Supplied text:
-------

Posted on: Friday, May 6, 2005

Harris book attracting more dust than interest

By Robbie Dingeman
Advertiser Staff Writer

The taxpayer-financed book chronicling the high points of former Mayor Jeremy Harris' administration is having a hard time getting from the shelf to the coffee table.


Then-Honolulu Mayor Jeremy Harris signed a copy of "The Renaissance of Honolulu" for Elizabeth Young during a book signing in December at Borders at Ward Centre. After an initial flurry of interest, sales of the book have sagged.

Advertiser library photo • Dec. 22, 2004


5,000
Number of books produced

1,109
Number of books still in stores

$108,763.20
Cost to produce books (not including labor)

$13,307.83
Amount still owed by city for production of book

$9,509.43
Potential earnings if all 1,109 books outstanding were sold

$0
Amount received by city for books so far

Source: Honolulu managing director's office

After an initial flurry of interest in December, sales of "The Renaissance of Honolulu" have sagged and the city has recouped none of the $108,763 that Honolulu taxpayers paid to produce the "coffee-table" book.

"It's May and we haven't seen a penny," city managing director Jeff Coelho said yesterday.

"Only one book has sold in the last 60 days," he said, and now the distributor wants to return its inventory.

Jeff Swartz, of the The Islander Group book distributors, sent Coelho an e-mail recently updating him on the poor sales and the large remaining inventory of the 5,000 initially printed.

"We have your account on hold because each month we just keep getting the books back from retailers," he wrote on April 29. "We also have too many in our warehouse and need to know where we can ship the extra copies. We need to ship about 3,500 copies back to your office."

Former managing director Ben Lee, a key Harris aide who wrote the book's preface, remains sold on the book's ultimate worth even if it doesn't make back even a tenth of the production cost.

Lee said the book was produced as a way to mark Honolulu's 100th anniversary, as a present for visiting dignitaries and officials as well as a historic record of the city's accomplishments of recent years.

"I think the book is a good book and it tells the story of Honolulu," Lee said. "It created a lot of civic pride. I'm proud of the city and the way it looks."

The 220-page book reads like a greatest hits of Honolulu city government with beautiful photos and descriptions of revitalized neighborhoods; bigger, prettier parks; and visions of a medley of municipal improvements with little mention of the struggles and debates that accompanied many of the projects.

-------

Short exercise 1: Find every line in the records that contains the string "left" and copy each one. Case counts.

[Spatial questions about scenes]

-------

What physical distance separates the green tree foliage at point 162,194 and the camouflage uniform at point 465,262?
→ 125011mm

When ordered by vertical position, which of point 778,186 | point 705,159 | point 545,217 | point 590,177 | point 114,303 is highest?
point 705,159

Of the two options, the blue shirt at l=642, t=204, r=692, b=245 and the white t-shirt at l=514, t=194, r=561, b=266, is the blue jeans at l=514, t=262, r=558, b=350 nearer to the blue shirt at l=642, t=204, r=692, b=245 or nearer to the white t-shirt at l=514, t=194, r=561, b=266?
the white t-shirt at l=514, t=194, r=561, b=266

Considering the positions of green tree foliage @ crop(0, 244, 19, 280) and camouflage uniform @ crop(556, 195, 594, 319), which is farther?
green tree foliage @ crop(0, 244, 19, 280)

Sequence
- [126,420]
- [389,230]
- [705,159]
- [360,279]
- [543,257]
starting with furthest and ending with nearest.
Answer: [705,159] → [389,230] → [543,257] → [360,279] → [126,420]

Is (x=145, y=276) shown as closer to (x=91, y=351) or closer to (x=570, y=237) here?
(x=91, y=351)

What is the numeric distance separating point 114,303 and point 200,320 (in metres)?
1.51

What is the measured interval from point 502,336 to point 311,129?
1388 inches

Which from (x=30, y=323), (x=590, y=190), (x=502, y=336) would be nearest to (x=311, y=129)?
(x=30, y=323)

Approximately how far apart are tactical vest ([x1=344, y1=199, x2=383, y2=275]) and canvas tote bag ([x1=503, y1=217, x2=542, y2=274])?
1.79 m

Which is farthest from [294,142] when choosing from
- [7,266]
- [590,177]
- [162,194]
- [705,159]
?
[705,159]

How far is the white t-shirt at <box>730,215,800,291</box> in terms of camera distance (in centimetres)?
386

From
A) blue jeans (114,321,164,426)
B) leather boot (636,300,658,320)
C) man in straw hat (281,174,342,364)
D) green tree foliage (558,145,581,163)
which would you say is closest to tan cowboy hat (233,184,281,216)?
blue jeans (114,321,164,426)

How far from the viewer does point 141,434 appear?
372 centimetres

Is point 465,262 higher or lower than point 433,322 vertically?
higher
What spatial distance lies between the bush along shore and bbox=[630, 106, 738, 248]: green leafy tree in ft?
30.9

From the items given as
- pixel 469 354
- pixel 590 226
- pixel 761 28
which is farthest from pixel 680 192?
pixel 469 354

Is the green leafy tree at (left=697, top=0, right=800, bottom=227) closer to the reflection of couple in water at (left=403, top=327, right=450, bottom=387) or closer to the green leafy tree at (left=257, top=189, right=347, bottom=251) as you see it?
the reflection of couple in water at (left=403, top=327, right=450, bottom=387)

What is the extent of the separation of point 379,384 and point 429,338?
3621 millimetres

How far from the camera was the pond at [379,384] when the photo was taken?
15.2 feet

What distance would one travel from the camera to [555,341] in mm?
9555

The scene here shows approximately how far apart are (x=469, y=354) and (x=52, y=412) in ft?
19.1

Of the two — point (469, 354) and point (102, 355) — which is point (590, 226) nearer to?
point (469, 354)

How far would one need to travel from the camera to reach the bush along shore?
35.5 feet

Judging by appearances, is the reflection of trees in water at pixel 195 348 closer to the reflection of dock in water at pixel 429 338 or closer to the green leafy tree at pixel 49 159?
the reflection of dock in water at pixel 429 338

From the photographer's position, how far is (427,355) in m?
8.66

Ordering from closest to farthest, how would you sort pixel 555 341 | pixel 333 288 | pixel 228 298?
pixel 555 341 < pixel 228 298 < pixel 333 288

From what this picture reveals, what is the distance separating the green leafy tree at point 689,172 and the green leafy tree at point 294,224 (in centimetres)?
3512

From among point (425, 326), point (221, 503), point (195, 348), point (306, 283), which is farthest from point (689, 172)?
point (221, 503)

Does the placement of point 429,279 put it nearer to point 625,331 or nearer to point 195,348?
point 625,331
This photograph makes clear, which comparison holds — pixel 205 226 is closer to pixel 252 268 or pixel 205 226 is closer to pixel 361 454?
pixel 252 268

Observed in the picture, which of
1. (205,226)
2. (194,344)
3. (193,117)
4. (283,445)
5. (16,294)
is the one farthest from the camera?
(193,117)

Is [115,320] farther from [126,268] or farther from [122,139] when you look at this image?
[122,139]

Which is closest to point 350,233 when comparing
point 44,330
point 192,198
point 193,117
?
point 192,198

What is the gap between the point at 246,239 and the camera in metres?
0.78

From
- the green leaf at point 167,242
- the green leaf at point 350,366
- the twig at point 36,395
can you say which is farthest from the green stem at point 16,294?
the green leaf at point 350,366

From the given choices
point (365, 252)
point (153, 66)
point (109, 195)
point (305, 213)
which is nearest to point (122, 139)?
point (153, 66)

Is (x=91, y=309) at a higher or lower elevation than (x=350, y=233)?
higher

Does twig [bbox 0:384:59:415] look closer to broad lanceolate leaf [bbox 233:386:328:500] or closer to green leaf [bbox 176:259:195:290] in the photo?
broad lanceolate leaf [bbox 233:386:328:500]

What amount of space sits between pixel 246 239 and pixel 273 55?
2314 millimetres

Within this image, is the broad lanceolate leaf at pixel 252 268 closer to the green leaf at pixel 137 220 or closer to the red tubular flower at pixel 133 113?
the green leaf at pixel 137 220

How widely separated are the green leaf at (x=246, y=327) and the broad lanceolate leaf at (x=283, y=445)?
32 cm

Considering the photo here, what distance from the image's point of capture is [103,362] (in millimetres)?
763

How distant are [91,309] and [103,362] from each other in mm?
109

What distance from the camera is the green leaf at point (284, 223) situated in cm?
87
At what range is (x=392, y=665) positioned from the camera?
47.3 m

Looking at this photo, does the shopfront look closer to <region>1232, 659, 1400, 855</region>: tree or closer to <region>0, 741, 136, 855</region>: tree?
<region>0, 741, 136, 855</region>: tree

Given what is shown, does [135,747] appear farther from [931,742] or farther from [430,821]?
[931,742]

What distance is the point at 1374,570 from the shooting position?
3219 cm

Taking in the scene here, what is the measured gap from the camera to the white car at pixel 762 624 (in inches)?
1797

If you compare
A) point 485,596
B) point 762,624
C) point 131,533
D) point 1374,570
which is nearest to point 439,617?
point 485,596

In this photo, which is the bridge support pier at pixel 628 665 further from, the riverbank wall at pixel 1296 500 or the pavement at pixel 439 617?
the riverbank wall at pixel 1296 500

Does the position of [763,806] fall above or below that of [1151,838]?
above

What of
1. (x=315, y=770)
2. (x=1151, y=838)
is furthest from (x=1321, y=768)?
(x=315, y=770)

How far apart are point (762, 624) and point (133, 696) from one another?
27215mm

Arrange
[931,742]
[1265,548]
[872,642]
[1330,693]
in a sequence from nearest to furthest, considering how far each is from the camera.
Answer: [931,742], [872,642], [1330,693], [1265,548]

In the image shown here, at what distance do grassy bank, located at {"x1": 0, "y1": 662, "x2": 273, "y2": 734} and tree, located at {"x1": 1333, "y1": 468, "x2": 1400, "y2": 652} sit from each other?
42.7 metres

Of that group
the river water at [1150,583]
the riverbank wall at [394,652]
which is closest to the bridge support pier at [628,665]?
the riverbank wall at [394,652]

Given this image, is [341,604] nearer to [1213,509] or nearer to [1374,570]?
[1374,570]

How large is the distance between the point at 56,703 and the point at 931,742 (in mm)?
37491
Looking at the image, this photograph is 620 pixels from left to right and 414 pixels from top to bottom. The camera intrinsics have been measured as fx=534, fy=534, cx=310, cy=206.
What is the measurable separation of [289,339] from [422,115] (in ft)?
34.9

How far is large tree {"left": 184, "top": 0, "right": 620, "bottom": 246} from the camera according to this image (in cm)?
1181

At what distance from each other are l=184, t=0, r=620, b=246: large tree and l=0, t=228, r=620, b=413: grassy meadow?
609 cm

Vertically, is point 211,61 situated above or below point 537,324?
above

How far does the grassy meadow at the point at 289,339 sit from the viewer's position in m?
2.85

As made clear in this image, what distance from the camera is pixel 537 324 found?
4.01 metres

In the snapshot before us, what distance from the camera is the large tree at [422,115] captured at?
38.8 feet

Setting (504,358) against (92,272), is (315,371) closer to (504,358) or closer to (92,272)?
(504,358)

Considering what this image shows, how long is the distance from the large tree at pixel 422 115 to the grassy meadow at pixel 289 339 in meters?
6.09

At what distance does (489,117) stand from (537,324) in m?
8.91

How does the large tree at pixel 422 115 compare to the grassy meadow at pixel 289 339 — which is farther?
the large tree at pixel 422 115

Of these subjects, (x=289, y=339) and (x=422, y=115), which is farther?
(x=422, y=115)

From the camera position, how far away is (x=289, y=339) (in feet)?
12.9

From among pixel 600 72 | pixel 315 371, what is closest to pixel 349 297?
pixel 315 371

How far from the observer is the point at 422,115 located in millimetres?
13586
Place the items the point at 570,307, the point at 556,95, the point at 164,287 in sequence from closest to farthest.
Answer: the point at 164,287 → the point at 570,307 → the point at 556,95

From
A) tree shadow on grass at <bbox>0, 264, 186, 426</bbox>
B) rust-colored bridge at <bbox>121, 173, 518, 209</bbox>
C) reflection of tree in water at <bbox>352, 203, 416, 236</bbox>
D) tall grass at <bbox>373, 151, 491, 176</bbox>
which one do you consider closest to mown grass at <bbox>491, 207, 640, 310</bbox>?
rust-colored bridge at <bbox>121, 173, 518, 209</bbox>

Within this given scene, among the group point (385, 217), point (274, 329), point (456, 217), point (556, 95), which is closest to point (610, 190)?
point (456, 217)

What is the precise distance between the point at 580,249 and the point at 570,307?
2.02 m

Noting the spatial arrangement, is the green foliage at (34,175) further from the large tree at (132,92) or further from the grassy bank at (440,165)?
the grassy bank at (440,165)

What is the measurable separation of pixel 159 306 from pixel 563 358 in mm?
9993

-------

Short exercise 2: Continue the news article about the Jeremy Harris book from where it stops.

Written reply 1:
Is the green leafy tree at (left=697, top=0, right=800, bottom=227) closer to the reflection of couple in water at (left=403, top=327, right=450, bottom=387) or closer to the green leafy tree at (left=257, top=189, right=347, bottom=251) as you see it?
the reflection of couple in water at (left=403, top=327, right=450, bottom=387)
Looking at the image, this photograph is 620 pixels from left to right and 414 pixels from top to bottom. The camera intrinsics have been measured as fx=534, fy=534, cx=310, cy=206.
How far is large tree {"left": 184, "top": 0, "right": 620, "bottom": 246} from the camera according to this image (in cm)?

Written reply 2:
Lee still says the money was well spent. He compares it with the more than $900,000 the City Council is spending to host the National Association of Counties conference in July. He said the books could be given to the county officials who attend that conference, as a relevant and attractive souvenir, better than a glossy picture book or canvas tote bag.

But it's unclear whether the current administration and a council that battled regularly with Harris will want to hand out a book written primarily by and about the former administration.

Earlier, Lee predicted the book would break even.

But Coelho said that was never going to happen.

"It was a good idea gone bad," Coelho said. "A bad business decision was made" when production costs exceeded potential sales revenue before the book even reached bookstores, he said.

Coelho shakes his head as he does the math. Because it cost $108,763 to produce 5,000 books, every book would have had to sell for $21.75 — more than the full retail price of $19.95 — just to break even. But after distribution costs and discounts figure in, each copy brings the city closer to $12.

Yesterday, he said the city could collect more than $9,500 if all the 1,109 books now in stores sell.

Swartz's e-mail said the book launched well but sales sank quickly. "The book got off to a great start and we had it in all of the right places but consumers just didn't seem to want to pick it up and buy it," he said. "Now, all of those stores are returning them to us.

Coelho said he hasn't been able to determine the total number of copies sold.

Council Budget Chairwoman Ann Kobayashi finds the situation "maddening." She noted that Harris planned and produced the project without council approval and then left the city stuck with the bill.

"What kind of legacy is he leaving?" Kobayashi asked.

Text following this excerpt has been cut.